- Theatrical release poster
- Directed by: Alex Ross Perry
- Written by: Alex Ross Perry
- Produced by: James M. Johnston; Toby Halbrooks; David Lowery; Katie Stern; Joshua Blum;
- Starring: Jason Schwartzman; Elisabeth Moss; Krysten Ritter; Joséphine de La Baume; Jonathan Pryce;
- Cinematography: Sean Price Williams
- Edited by: Robert Greene
- Music by: Keegan DeWitt
- Production companies: Faliro House Productions; Sailor Bear Productions; Washington Square Films;
- Distributed by: Tribeca Films
- Release dates: January 20, 2014 (Sundance); October 17, 2014 (United States);
- Running time: 109 minutes
- Countries: United States; Greece;
- Language: English
- Box office: $200,126

= Listen Up Philip =

2014 film by Alex Ross Perry

Listen Up Philip is a 2014 comedy-drama film written and directed by Alex Ross Perry. The film had its world premiere at 2014 Sundance Film Festival on January 20, 2014, and won the Special Jury Prize at the 2014 Locarno International Film Festival.

==Plot==
Philip is an acclaimed but abrasive young writer waiting for the publication of his second novel. He feels bored of his daily life and his shaky relationship with photographer girlfriend Ashley. In all of this chaos, his idol, veteran novelist Ike Zimmerman, offers him accommodation at his summer home, an isolated place where he might find peace.

==Reception==
Listen Up Philip received positive reviews from critics. Rotten Tomatoes gives the film 82% based on 137 critics, with an average rating of 7.58/10. The site's critics consensus reads: "As thought provoking as it is uncompromising, Listen Up Philip finds writer-director Alex Ross Perry taking a creative step forward while hearkening back to classic neurotic comedies of (19)70s cinema". On Metacritic, it has an average score of 76% based on reviews from 34 critics, indicating "generally favorable" reviews.
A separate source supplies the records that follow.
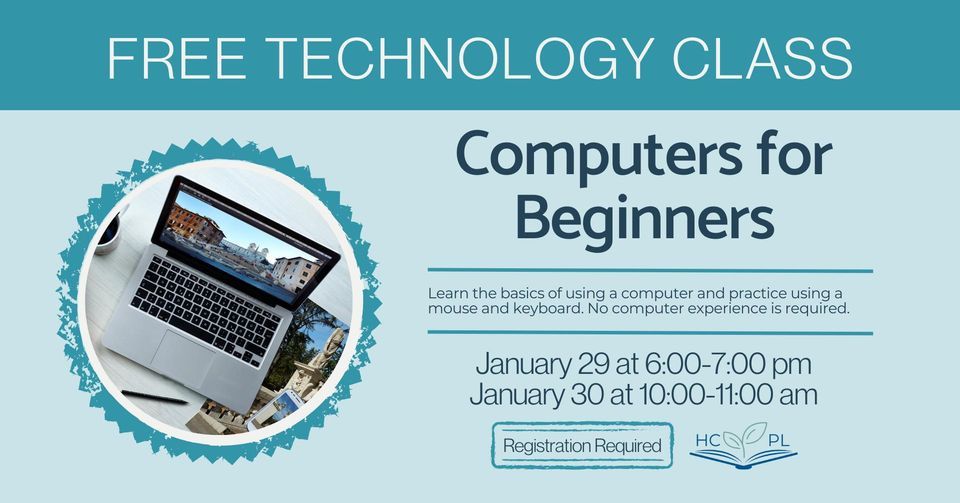 FREE TECHNOLOGY CLASS

Computers for Beginners

Learn the basics of using a computer and practice using a mouse and keyboard. No computer experience is required.

January 29 at 6:00-7:00 pm
January 30 at 10:00-11:00 am

Registration Required

HC PL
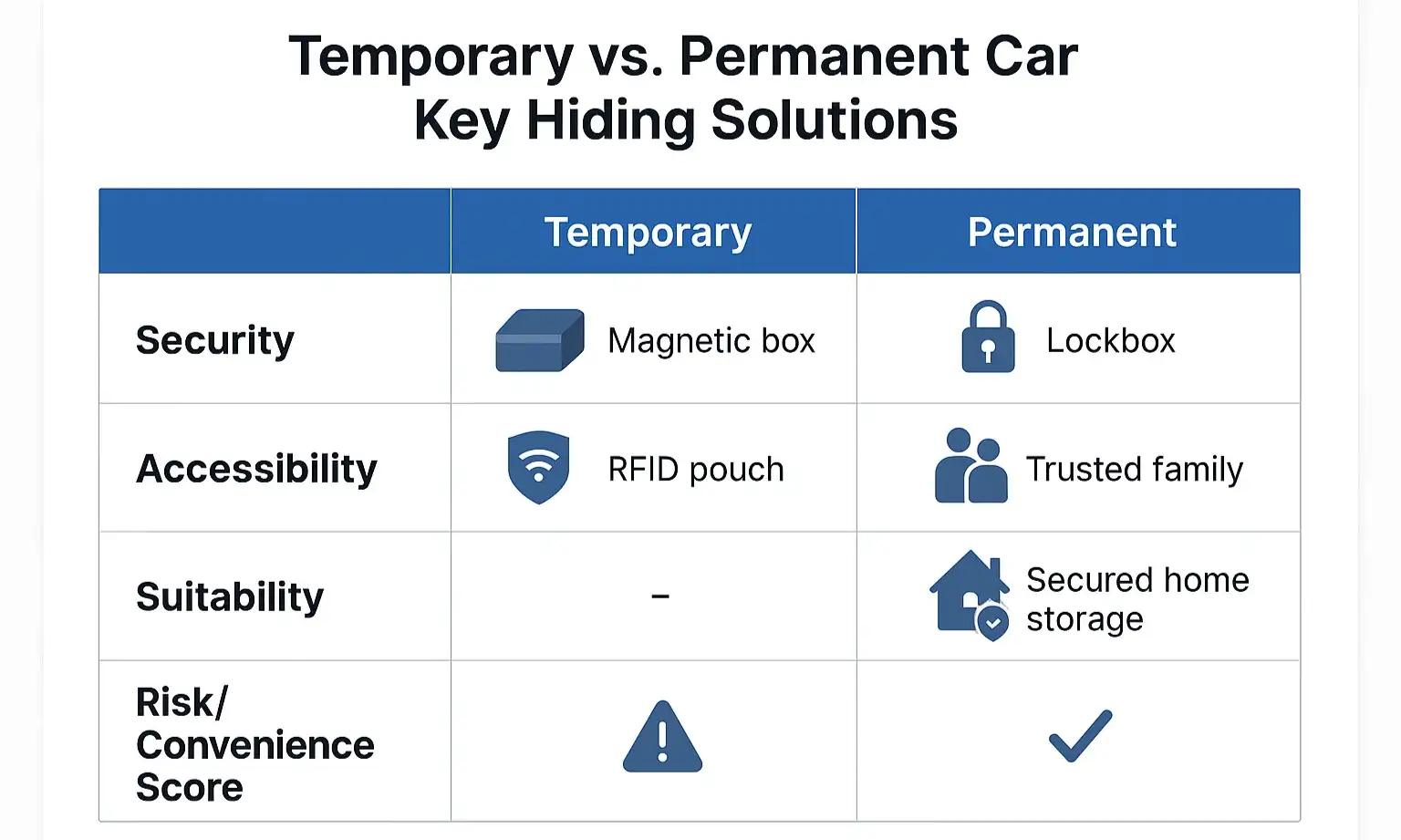 Temporary vs. Permanent Car Key Hiding Solutions

| | Temporary | Permanent |
|---|---|---|
| Security | Magnetic box | Lockbox |
| Accessibility | RFID pouch | Trusted family |
| Suitability | – | Secured home storage |
| Risk/ Convenience Score | | |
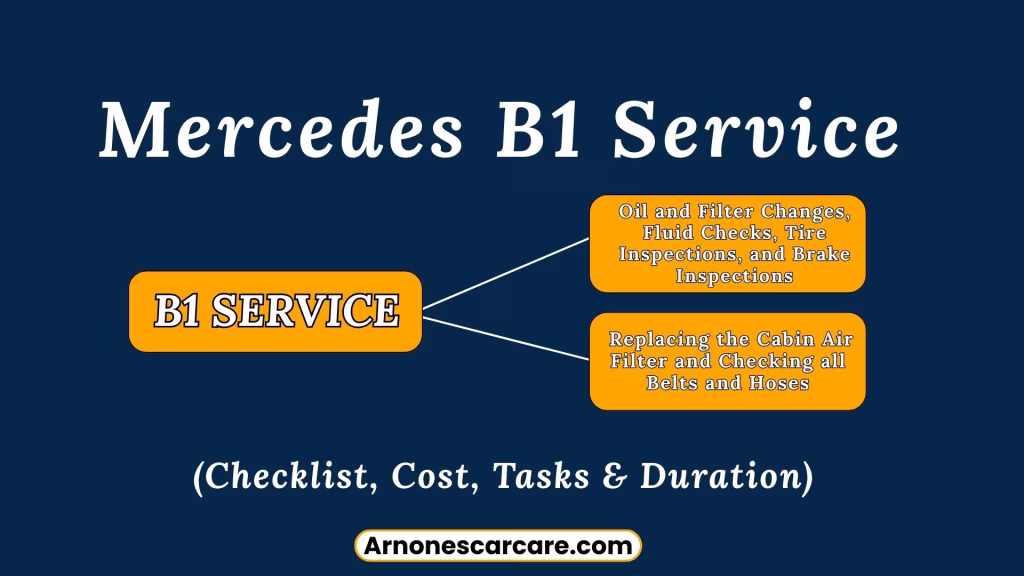 Mercedes B1 Service

B1 SERVICE

Oil and Filter Changes, Fluid Checks, Tire Inspections, and Brake Inspections

Replacing the Cabin Air Filter and Checking all Belts and Hoses

(Checklist, Cost, Tasks & Duration)

Arnonescarcare.com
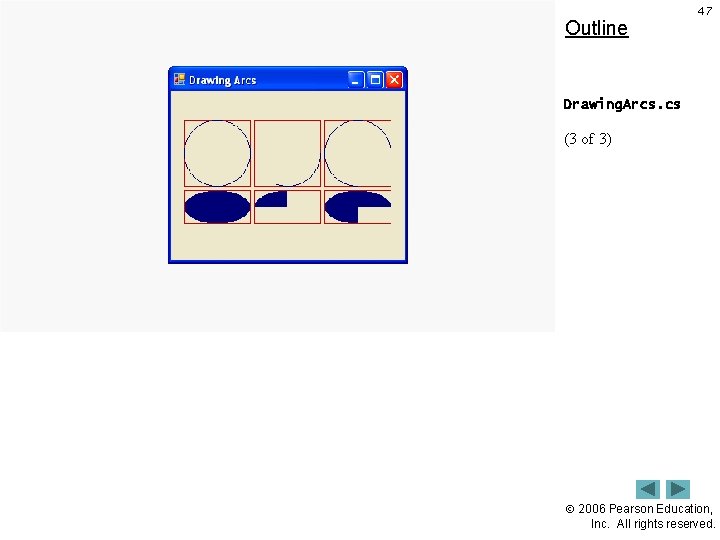 47

Outline

Drawing Arcs

DrawingArcs.cs

(3 of 3)

© 2006 Pearson Education, Inc. All rights reserved.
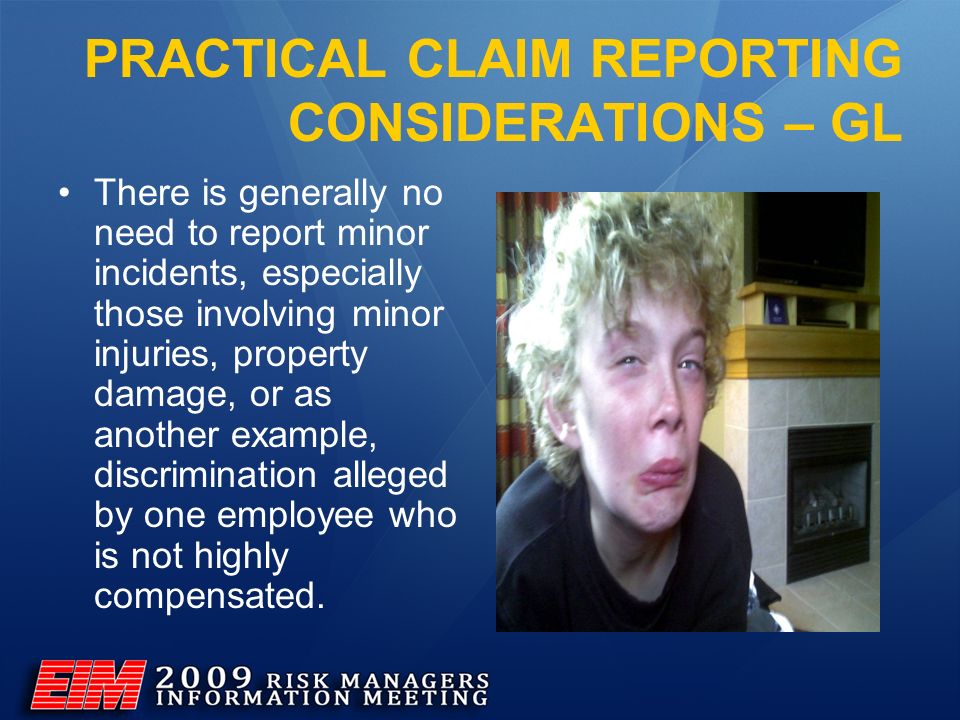 PRACTICAL CLAIM REPORTING CONSIDERATIONS – GL

• There is generally no need to report minor incidents, especially those involving minor injuries, property damage, or as another example, discrimination alleged by one employee who is not highly compensated.

EIM 2009 RISK MANAGERS INFORMATION MEETING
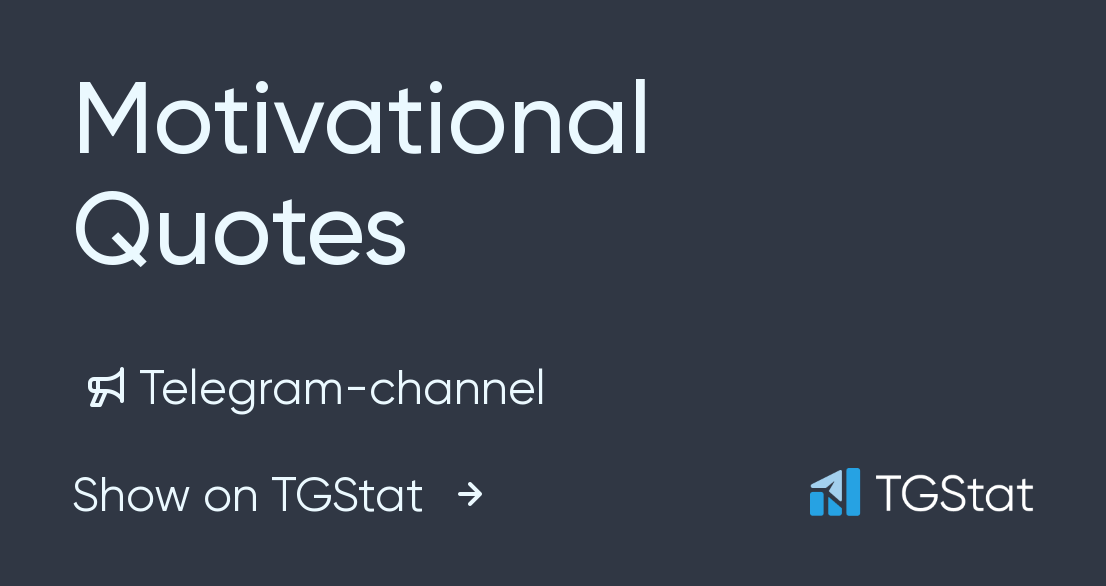 Motivational Quotes

Telegram-channel

Show on TGStat →

TGStat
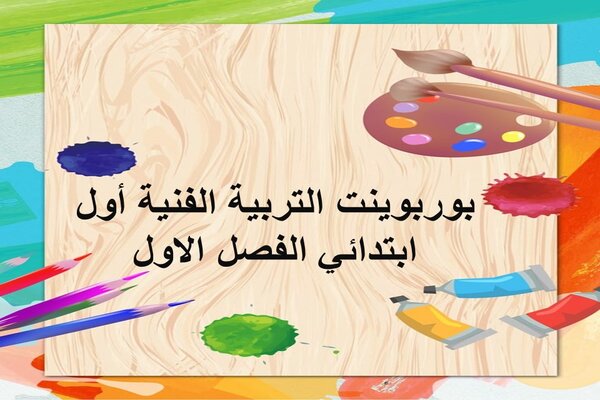 بوربوينت التربية الفنية أول ابتدائي الفصل الاول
Scott Foundas of Variety, in his review said that "Jason Schwartzman shines as a self-absorbed writer who doesn't quite learn the error of his ways in Alex Ross Perry's sharp and darkly funny third feature." Todd McCarthy in his review for The Hollywood Reporter praised the film by saying that "[An] indisputably talented work for its risk-taking, dark humor and barbed portraiture of creative individuals." Richard Brody of The New Yorker, praised the film by saying that "I can't think of a recent movie that stages with as much joy and wonder the sense of living a life that becomes, directly or obliquely, in action or in idea, the stuff of art." Sam Fragoso in his review for RogerEbert.com said that "Alex Ross Perry's third feature film is his most narratively satisfying and intellectually demanding one, demonstrating a maturation in both style and substance." Rodrigo Perez of Indiewire, graded the film A− and said that "A deeply misanthropic portrait of narcissism, the brittle nature of artistic talent and the struggles of living in New York City, this toxic comedy pulls very few punches when it needs to get really nasty."

The A.V. Clubs Ignatiy Vishnevetsky called it "a howlingly funny black comedy with really sharp teeth", going on to say: "Writing pithy wisecracks is easy. What Perry does is write banter that reveals his character's insecurities and weaknesses; [...] There's a level of criticism at play in the film, which immediately sets it apart from similarly set New York art-world horror stories, but it doesn't cancel out the writer-director's clear empathy for his characters, who never quite manage to empathize with each other. This sort of mature perspective is a rare thing, and Listen Up Philip establishes Perry as a major talent."